>> START Dataset excerpts

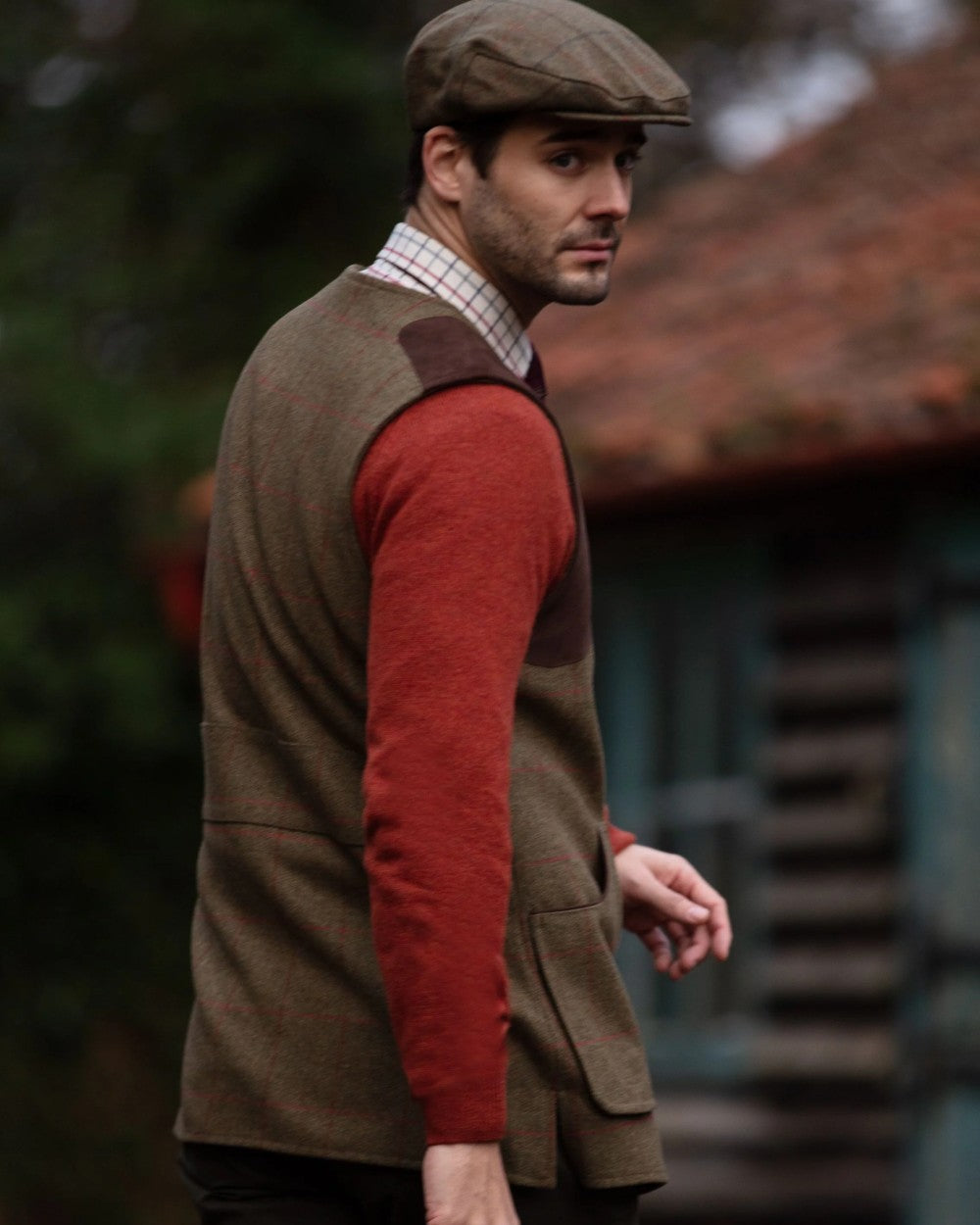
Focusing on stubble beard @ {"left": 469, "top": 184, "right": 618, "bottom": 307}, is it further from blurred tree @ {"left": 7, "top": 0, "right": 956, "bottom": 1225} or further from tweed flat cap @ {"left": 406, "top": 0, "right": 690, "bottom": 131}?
blurred tree @ {"left": 7, "top": 0, "right": 956, "bottom": 1225}

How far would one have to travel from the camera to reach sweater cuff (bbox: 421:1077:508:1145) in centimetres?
189

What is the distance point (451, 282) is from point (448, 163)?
0.12 meters

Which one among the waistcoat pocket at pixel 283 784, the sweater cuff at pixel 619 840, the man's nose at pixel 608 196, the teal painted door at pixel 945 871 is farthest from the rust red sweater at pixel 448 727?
the teal painted door at pixel 945 871

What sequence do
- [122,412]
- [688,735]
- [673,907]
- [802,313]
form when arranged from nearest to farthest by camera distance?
[673,907]
[688,735]
[802,313]
[122,412]

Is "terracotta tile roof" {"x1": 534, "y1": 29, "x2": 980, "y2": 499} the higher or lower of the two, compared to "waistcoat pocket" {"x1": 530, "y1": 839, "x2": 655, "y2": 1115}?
higher

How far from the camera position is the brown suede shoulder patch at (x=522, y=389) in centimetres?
204

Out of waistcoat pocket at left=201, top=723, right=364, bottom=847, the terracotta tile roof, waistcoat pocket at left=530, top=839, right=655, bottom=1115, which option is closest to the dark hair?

>> END Dataset excerpts

**Work required**
Repeat the listing above word for word, starting at the line that contains "What sequence do" and continuing through its last line.

**Output for this task**
What sequence do
- [122,412]
- [688,735]
- [673,907]
- [802,313]
form when arranged from nearest to farthest by camera distance?
[673,907]
[688,735]
[802,313]
[122,412]

Is "terracotta tile roof" {"x1": 534, "y1": 29, "x2": 980, "y2": 499} the higher or lower of the two, compared to "waistcoat pocket" {"x1": 530, "y1": 839, "x2": 655, "y2": 1115}?
higher

How far from the camera position is the brown suede shoulder patch at (x=522, y=389) in centimetres?
204

Out of waistcoat pocket at left=201, top=723, right=364, bottom=847, the terracotta tile roof, waistcoat pocket at left=530, top=839, right=655, bottom=1115, which option is closest to the dark hair?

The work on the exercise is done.